None of the genes had been downregulated in response to treatment. A significant correlation was observed involving the fold-changes in gene expression observed in hypoxia- versus DMOG-treated Caco-2 cells Spearman correlation co-efficient 0.50, p < Inhibitors,Modulators,Libraries 0.001, not shown highlighting the high degree of concordance between hypoxia- and DMOG-mediated responses in Caco-2 CRC cells. The genes whose expression changed the most dramati- cally in response to hypoxia and DMOG were ANGPTL4, EFNA3, TGFβ1 and VEGF. To determine their require- ment for HIF isoforms, a small interfering si RNA approach was used.

Distinct knockdown of HIF-1α and HIF-2α, which we’ve got previously demonstrated in other cell varieties to markedly lower HIF mRNA and protein [38,39], was confirmed in Caco-2 on the mRNA level in each DMOG- and hypoxia-stimulated cells, with 81% and 85% knockdown of HIF-1α mRNA in the veliparib clinical trial presence of siRNA against HIF-1α compared with siLuc-transfected Caco-2 cells and 93% and 86% knockdown of HIF-2α mRNA within the presence of siRNA against HIF-2α information not shown. There was no inhibitory effect of siHIF-1α on HIF-2α, and vice versa data not shown. Certain knockdown of HIF-1α and HIF-2α was also observed with the protein level in cells exposed to hypoxia Figure 2e and DMOG Figure 3e. Expression of ANGPTL4 was dependent on HIF-1α in Caco-2 cells stimulated with both hypoxia or DMOG Figures 2a and 3a with reductions of 83% relative to siLuc-transfected cells, p < 0.001 and 60% p < 0.001 respectively. In contrast, knockdown of HIF-2α was without effect.
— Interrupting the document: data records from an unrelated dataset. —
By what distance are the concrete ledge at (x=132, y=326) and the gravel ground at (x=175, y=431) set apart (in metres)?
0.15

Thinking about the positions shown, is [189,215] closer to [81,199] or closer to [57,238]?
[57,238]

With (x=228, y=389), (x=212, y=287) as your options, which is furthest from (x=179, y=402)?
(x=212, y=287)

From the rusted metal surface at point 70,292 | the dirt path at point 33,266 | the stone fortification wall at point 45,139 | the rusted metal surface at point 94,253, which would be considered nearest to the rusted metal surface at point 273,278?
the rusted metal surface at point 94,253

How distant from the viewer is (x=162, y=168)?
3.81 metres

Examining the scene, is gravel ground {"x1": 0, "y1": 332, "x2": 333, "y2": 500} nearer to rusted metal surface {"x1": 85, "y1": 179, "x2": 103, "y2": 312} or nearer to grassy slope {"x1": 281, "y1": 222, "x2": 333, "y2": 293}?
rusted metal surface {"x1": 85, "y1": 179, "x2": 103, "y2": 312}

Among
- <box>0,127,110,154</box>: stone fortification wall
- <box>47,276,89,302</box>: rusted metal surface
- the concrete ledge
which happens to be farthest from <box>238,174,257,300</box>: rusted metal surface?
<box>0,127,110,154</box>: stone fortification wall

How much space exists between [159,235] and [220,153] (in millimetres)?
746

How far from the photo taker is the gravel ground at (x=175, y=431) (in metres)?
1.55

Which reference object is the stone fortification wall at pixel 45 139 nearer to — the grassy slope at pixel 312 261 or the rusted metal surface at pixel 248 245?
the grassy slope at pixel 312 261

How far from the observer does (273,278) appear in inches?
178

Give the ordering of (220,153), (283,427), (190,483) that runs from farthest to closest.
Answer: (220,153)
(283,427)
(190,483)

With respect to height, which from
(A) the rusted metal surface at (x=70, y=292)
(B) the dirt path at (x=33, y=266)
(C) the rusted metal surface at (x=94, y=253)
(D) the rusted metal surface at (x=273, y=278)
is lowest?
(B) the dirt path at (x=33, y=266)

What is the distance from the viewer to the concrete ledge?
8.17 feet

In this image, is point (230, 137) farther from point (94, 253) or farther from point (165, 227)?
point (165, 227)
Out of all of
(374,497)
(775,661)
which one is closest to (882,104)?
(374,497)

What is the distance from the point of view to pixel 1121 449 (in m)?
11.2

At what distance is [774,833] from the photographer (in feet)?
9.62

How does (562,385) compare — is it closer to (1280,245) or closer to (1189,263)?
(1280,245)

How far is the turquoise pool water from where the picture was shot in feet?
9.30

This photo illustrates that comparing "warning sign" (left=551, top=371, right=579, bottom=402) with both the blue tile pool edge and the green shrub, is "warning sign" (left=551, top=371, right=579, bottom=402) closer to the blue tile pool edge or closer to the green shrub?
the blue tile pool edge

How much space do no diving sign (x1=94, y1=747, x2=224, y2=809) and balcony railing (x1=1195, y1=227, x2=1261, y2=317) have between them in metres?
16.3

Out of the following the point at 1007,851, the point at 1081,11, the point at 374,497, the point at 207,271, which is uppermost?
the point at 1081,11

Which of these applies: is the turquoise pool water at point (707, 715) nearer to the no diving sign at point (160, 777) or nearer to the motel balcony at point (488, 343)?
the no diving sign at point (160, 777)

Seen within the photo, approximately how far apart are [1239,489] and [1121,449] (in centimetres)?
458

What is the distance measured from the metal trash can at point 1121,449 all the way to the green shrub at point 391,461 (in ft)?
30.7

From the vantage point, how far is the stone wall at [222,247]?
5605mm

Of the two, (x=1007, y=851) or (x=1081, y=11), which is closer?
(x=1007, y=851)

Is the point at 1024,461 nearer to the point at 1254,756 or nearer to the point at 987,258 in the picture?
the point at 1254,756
Comparable information had been observed for the other genes in cells exposed to hypoxia, with knockdown of HIF-1α, but not of HIF-2α, having a substantial in- hibitory result. Consequently for EFNA3, reductions of 54% p < 0.001, Figure 2b and 43% p < 0.05, Figure 3b kinase inhibitor library for screening were observed in response to hypoxia and DMOG res- pectively in the presence of siHIF-1α. For TGFβ1, reduc- tions of 60% p < 0.001, Figure 2c and 80% p < 0.001, Figure 3c were observed in response to hypoxia and DMOG respectively. Finally, in the case of VEGF, HIF-1α knockdown resulted in reductions of 54% p < 0.001, Figure 2d and 75% p < 0.001, Figure 3d in response to hypoxia and DMOG respectively. These findings suggest that HIF-1, but not HIF-2, mediates the induction of angiogenic genes in CRC cells downstream of HIF activa- tion in response to ether hypoxia or the hypoxia mimetic DMOG.

Examination of Caco-2 responses to EGF alone and in blend with all the hypoxia mimetic DMOG Given that we established that angiogenic gene induction was HIF dependent in Caco-2 cells, we up coming investigated the effect of EGF, alone or in mixture using the hypoxia mimetic agent DMOG, on activation with the HIF pathway in Caco-2 cells. HIF-1α Figure 4a and HIF-2α Figure 4b mRNA decreased modestly following stimulation with both EGF, DMOG or maybe a blend of both EGF and DMOG stimulation, but these variations in level of mRNA across all three groups above a time period of 24 hours weren’t statistically major. In contrast, Western blot analysis demonstrated a consistent up-regulation of each HIF-1α and HIF-2α protein following DMOG or EGF stimulation alone and in blend Figure 4c.